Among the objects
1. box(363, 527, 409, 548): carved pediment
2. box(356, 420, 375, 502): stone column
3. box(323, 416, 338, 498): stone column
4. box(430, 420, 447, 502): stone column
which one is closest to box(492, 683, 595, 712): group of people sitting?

* * *

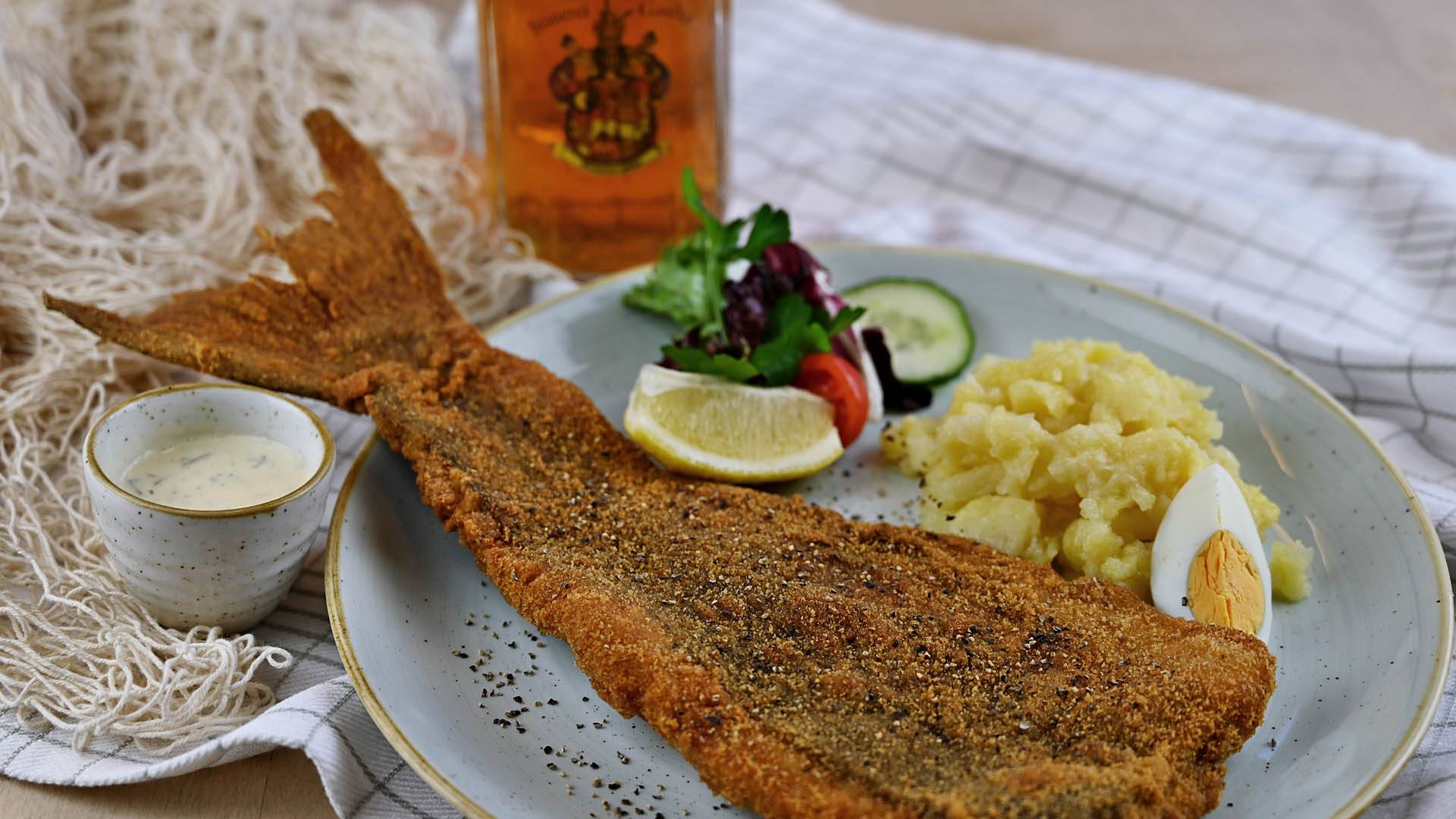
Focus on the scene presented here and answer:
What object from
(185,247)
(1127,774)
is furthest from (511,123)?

▶ _Work required_: Rewrite the lines starting with the line containing "Among the objects" and going on through the line containing "which one is", replacing "stone column" with "marble pillar" and leaving everything else unchanged.

▶ _Task output_:
Among the objects
1. box(363, 527, 409, 548): carved pediment
2. box(356, 420, 375, 502): marble pillar
3. box(323, 416, 338, 498): marble pillar
4. box(430, 420, 447, 502): marble pillar
which one is closest to box(492, 683, 595, 712): group of people sitting?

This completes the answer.